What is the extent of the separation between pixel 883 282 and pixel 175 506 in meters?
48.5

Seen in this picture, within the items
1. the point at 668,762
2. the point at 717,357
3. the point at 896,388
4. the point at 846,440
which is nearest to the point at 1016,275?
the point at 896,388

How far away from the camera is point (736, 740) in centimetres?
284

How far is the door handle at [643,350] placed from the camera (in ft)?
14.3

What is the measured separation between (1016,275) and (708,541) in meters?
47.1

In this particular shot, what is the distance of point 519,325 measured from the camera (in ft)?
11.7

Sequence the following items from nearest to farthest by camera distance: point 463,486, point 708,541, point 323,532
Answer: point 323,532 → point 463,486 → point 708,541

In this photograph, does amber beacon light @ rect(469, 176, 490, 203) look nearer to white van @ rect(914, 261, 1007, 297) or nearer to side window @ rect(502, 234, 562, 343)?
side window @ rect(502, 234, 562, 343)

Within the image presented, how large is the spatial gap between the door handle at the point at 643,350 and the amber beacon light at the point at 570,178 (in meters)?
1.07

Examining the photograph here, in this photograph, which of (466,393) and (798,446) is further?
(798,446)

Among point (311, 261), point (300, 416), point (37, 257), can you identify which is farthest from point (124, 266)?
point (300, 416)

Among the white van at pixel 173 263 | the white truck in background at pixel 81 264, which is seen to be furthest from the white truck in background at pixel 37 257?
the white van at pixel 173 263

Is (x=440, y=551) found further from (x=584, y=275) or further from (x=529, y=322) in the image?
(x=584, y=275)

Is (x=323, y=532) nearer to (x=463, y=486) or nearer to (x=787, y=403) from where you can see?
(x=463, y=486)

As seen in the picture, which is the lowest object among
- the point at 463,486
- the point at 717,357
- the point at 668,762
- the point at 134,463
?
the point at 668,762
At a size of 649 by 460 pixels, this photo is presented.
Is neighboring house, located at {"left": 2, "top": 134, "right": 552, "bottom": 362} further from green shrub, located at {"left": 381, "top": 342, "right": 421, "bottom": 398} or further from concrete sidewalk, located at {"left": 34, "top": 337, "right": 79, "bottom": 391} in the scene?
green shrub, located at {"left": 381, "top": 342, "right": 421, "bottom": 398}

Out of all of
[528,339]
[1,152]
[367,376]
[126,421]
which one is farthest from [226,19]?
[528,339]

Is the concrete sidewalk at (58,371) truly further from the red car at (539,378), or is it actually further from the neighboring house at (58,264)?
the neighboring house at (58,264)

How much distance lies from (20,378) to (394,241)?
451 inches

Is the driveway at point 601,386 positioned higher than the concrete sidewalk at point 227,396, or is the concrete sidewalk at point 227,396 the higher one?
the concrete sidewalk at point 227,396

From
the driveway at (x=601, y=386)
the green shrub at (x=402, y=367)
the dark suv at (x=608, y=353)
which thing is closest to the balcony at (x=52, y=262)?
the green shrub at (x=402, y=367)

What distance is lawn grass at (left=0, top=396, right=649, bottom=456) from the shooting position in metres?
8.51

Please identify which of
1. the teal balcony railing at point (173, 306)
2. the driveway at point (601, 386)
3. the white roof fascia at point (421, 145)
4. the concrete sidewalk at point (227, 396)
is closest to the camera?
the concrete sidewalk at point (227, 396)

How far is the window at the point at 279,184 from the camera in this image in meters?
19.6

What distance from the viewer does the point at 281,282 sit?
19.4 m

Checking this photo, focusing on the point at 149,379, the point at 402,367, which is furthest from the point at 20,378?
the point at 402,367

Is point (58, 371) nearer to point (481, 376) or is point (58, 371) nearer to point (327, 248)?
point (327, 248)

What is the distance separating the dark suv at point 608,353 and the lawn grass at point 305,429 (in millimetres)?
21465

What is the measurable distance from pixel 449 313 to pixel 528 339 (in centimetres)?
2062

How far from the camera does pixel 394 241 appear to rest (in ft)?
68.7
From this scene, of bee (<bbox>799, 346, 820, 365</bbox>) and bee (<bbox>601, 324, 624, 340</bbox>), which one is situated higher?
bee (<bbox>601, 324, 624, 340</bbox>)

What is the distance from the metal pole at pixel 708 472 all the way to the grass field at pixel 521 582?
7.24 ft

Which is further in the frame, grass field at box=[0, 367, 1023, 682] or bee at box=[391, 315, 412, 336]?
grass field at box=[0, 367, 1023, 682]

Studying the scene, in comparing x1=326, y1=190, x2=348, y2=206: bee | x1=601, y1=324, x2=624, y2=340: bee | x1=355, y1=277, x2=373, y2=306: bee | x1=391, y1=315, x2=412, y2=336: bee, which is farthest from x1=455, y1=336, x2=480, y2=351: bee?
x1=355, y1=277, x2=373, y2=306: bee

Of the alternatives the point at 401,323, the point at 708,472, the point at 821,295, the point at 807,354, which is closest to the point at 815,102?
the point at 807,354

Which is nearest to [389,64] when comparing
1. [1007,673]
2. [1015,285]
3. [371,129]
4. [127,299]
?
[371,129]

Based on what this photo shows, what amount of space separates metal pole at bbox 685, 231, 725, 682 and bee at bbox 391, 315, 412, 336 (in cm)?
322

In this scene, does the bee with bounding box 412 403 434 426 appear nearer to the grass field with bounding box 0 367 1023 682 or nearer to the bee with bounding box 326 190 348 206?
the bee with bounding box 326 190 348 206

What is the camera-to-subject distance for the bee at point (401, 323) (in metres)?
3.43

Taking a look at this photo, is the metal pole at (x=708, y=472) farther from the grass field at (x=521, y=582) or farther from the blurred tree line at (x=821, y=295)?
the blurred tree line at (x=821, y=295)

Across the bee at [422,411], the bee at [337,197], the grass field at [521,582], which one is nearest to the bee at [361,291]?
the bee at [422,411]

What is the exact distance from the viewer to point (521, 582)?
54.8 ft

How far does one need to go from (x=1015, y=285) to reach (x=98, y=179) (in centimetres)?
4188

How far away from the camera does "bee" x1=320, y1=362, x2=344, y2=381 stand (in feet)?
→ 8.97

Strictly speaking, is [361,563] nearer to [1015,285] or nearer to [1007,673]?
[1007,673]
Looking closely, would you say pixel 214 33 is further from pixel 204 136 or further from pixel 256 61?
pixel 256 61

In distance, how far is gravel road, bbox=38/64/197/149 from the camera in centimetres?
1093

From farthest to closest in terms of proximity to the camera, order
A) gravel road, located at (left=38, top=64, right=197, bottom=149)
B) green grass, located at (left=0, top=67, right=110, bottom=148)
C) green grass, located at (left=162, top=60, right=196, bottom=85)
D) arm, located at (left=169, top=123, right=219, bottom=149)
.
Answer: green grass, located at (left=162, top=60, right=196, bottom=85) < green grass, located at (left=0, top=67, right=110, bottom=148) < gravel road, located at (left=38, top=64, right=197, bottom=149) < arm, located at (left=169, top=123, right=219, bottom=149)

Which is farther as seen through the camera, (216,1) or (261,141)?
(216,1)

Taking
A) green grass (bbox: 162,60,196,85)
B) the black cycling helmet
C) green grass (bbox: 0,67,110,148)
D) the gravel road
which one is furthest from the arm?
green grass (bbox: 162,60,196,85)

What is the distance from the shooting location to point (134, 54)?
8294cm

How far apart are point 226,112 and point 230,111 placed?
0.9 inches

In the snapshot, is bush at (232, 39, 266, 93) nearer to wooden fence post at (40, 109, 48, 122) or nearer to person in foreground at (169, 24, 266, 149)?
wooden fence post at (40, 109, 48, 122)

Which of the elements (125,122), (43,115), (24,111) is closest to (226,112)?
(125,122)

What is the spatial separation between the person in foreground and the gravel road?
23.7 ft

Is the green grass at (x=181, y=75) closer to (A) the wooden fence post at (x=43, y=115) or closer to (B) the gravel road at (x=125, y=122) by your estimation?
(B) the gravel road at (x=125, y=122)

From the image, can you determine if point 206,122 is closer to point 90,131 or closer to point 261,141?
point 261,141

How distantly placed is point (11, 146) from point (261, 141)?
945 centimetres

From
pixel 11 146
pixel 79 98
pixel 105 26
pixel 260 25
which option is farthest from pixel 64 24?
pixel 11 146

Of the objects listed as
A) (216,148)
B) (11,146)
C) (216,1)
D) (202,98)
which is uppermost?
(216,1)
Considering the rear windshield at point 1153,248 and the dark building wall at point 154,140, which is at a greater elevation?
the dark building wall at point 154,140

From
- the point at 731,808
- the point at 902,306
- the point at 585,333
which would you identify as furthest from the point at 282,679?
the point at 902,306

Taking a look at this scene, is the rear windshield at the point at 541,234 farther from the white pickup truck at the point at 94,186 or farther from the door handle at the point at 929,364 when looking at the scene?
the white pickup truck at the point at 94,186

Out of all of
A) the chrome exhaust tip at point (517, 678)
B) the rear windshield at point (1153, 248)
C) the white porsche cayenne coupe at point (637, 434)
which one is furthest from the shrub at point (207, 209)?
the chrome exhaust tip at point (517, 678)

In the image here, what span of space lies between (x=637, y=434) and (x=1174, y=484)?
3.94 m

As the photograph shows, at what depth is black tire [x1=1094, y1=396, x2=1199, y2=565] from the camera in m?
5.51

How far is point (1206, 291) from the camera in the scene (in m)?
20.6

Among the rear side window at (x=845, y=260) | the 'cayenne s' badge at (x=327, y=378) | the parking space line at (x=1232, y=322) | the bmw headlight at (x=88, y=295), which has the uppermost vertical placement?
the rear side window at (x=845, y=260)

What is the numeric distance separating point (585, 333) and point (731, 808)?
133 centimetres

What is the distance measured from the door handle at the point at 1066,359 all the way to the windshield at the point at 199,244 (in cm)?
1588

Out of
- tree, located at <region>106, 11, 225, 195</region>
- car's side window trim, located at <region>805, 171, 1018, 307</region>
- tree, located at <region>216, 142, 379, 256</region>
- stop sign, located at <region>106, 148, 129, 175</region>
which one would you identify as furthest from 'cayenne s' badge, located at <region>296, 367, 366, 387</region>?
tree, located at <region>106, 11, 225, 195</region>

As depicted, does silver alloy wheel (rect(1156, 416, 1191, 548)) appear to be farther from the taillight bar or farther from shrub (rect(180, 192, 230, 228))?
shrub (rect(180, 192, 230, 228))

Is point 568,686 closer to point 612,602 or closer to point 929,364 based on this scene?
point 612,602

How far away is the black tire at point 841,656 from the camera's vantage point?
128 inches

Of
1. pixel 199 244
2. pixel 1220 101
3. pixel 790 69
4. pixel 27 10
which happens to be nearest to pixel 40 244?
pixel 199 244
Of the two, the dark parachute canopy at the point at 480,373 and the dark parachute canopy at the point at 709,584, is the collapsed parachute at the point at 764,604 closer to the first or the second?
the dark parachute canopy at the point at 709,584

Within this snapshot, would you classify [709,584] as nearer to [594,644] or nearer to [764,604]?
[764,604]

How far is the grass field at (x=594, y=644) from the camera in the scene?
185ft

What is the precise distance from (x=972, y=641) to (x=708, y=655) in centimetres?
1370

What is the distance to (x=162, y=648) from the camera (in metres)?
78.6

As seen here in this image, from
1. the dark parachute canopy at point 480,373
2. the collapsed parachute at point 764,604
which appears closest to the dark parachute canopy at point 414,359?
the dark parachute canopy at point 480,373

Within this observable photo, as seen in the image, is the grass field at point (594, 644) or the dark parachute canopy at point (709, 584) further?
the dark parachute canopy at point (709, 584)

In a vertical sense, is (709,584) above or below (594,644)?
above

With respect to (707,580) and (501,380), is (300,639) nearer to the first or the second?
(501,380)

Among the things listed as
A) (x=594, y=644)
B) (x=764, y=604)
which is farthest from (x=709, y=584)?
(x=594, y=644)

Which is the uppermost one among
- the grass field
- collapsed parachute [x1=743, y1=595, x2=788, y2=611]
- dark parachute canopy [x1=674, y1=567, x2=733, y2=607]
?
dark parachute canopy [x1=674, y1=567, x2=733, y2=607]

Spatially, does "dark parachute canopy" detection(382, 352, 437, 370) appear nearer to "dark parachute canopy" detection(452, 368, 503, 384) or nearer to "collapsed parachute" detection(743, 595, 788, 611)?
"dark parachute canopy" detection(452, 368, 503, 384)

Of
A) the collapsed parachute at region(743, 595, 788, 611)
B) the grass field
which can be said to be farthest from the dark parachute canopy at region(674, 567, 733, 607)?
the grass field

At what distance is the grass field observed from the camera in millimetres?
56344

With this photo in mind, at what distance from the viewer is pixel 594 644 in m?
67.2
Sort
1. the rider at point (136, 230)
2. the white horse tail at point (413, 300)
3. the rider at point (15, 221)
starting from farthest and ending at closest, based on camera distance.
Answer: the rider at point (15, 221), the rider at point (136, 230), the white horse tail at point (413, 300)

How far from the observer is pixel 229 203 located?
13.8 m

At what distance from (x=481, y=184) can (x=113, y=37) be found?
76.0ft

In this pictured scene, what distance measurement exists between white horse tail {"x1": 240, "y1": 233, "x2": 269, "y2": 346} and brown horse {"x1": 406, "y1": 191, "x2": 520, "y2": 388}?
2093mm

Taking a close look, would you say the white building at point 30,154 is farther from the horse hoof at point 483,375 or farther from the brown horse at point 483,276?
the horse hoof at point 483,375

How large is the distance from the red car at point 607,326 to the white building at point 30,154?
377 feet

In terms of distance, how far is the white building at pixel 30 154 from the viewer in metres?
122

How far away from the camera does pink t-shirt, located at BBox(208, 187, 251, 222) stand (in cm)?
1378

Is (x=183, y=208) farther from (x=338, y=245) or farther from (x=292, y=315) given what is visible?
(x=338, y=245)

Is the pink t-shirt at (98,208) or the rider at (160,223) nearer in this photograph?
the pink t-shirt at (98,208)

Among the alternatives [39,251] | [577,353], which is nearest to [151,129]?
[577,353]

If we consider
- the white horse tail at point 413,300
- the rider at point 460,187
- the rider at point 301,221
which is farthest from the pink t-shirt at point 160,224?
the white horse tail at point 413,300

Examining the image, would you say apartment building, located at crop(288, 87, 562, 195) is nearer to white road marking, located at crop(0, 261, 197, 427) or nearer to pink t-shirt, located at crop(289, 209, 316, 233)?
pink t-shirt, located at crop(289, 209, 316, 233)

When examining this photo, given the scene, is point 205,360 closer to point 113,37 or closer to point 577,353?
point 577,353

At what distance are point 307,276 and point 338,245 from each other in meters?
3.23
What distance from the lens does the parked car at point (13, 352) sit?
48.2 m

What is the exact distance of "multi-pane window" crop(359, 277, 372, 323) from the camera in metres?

What is needed →
Locate the line that contains "Is (x=183, y=208)". Repeat it and every line after it, up to and including the final line, exactly.

Exercise output →
Is (x=183, y=208) farther from (x=338, y=245) or farther from (x=292, y=315) given what is visible?
(x=338, y=245)

Is the pink t-shirt at (98,208) or the rider at (160,223) nearer in this photograph?
the pink t-shirt at (98,208)

Among the alternatives [39,251] | [577,353], which is nearest to [151,129]?
[577,353]

If we consider
- the white horse tail at point 413,300
- the rider at point 460,187
- the rider at point 301,221
which is farthest from the pink t-shirt at point 160,224?
the white horse tail at point 413,300

Examining the image, would you say apartment building, located at crop(288, 87, 562, 195) is nearer to white road marking, located at crop(0, 261, 197, 427) or nearer to pink t-shirt, located at crop(289, 209, 316, 233)?
pink t-shirt, located at crop(289, 209, 316, 233)

When examining this photo, given the scene, is point 205,360 closer to point 113,37 or closer to point 577,353?
point 577,353

At what distance are point 307,276 and point 338,245 from each other in meters?
3.23
What distance from the lens does the parked car at point (13, 352) sit?
48.2 m

What is the exact distance of "multi-pane window" crop(359, 277, 372, 323) from the camera in metres?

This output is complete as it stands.